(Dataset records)
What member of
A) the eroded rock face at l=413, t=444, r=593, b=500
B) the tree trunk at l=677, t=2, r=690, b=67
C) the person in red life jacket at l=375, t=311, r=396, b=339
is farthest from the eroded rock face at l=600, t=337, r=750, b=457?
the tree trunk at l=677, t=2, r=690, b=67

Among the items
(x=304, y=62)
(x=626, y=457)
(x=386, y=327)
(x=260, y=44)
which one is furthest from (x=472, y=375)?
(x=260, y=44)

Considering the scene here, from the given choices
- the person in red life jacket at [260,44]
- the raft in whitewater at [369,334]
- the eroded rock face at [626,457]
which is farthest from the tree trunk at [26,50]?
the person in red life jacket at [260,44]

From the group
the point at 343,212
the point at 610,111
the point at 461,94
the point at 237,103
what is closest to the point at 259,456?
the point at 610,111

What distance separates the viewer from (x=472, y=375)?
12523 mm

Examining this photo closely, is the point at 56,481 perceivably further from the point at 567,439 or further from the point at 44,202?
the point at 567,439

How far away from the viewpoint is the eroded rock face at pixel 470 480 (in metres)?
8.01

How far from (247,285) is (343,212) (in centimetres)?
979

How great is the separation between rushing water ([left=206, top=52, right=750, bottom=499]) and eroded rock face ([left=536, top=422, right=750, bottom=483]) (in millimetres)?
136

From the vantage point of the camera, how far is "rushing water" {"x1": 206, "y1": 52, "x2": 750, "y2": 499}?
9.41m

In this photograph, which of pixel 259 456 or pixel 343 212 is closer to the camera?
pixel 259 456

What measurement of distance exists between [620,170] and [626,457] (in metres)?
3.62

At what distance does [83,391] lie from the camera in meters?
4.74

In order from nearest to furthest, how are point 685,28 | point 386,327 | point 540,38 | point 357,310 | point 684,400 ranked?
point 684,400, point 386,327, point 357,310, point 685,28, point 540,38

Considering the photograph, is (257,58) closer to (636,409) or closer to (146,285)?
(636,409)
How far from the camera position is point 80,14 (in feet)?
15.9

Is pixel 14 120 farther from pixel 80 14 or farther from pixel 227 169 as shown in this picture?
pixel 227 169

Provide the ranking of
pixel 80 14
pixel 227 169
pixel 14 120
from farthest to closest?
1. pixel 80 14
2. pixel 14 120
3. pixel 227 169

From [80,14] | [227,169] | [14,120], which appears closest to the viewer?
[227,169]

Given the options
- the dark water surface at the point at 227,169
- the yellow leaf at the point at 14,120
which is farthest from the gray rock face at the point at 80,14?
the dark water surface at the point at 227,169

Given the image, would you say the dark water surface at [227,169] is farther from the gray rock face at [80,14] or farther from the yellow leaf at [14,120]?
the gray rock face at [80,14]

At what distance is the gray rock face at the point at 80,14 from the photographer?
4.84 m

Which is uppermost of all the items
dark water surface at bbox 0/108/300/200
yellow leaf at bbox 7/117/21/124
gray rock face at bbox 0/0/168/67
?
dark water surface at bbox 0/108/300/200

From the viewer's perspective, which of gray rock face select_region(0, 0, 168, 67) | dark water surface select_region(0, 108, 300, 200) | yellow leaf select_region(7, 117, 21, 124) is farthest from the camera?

— YOUR OBJECTIVE —
Retype all of the lines above word for word, keeping every character the same.

— SOLUTION FOR THIS TASK —
What member of
A) the eroded rock face at l=413, t=444, r=593, b=500
B) the tree trunk at l=677, t=2, r=690, b=67
C) the person in red life jacket at l=375, t=311, r=396, b=339
is farthest from the eroded rock face at l=600, t=337, r=750, b=457?
the tree trunk at l=677, t=2, r=690, b=67

Among the items
(x=304, y=62)
(x=626, y=457)
(x=386, y=327)
(x=260, y=44)
which one is furthest from (x=472, y=375)?
(x=260, y=44)

Considering the scene here, from the given choices
- the person in red life jacket at [260,44]
- the raft in whitewater at [369,334]
- the eroded rock face at [626,457]
which is farthest from the tree trunk at [26,50]?
the person in red life jacket at [260,44]

From the group
the point at 343,212
the point at 610,111
the point at 461,94
the point at 237,103
what is closest to the point at 259,456?
the point at 610,111

What distance separates the viewer from (x=472, y=375)?
12523 mm

Examining this photo closely, is the point at 56,481 perceivably further from the point at 567,439 or further from the point at 44,202?
the point at 567,439

How far away from the viewpoint is the eroded rock face at pixel 470 480 (in metres)?
8.01

How far from (247,285) is (343,212) (in centimetres)?
979

How great is the separation between rushing water ([left=206, top=52, right=750, bottom=499]) and eroded rock face ([left=536, top=422, right=750, bottom=483]) (in millimetres)?
136

From the vantage point of the camera, how far is "rushing water" {"x1": 206, "y1": 52, "x2": 750, "y2": 499}?
9.41m

In this photograph, which of pixel 259 456 or pixel 343 212 is closer to the camera?
pixel 259 456

What measurement of distance exists between [620,170] and [626,457] (in metres)?
3.62

At what distance does [83,391] lie from the camera in meters?
4.74

In order from nearest to furthest, how are point 685,28 | point 386,327 | point 540,38 | point 357,310 | point 684,400 ranked?
point 684,400, point 386,327, point 357,310, point 685,28, point 540,38

Considering the photograph, is (257,58) closer to (636,409) or closer to (146,285)?
(636,409)
How far from the camera position is point 80,14 (in feet)?
15.9

Is pixel 14 120 farther from pixel 80 14 or farther from pixel 227 169 as shown in this picture?
pixel 227 169

Provide the ranking of
pixel 80 14
pixel 227 169
pixel 14 120
from farthest to closest?
1. pixel 80 14
2. pixel 14 120
3. pixel 227 169

From [80,14] | [227,169] | [14,120], which appears closest to the viewer?
[227,169]

Given the options
- the dark water surface at the point at 227,169
- the yellow leaf at the point at 14,120
which is farthest from the gray rock face at the point at 80,14?
the dark water surface at the point at 227,169

Given the image, would you say the dark water surface at [227,169] is farther from the gray rock face at [80,14] or farther from the yellow leaf at [14,120]?
the gray rock face at [80,14]

At what distance is the gray rock face at the point at 80,14 from the photographer?
4.84 m

Which is uppermost of all the items
dark water surface at bbox 0/108/300/200
yellow leaf at bbox 7/117/21/124
gray rock face at bbox 0/0/168/67
?
dark water surface at bbox 0/108/300/200

From the viewer's perspective, which of gray rock face select_region(0, 0, 168, 67) | dark water surface select_region(0, 108, 300, 200) | yellow leaf select_region(7, 117, 21, 124) is farthest from the camera?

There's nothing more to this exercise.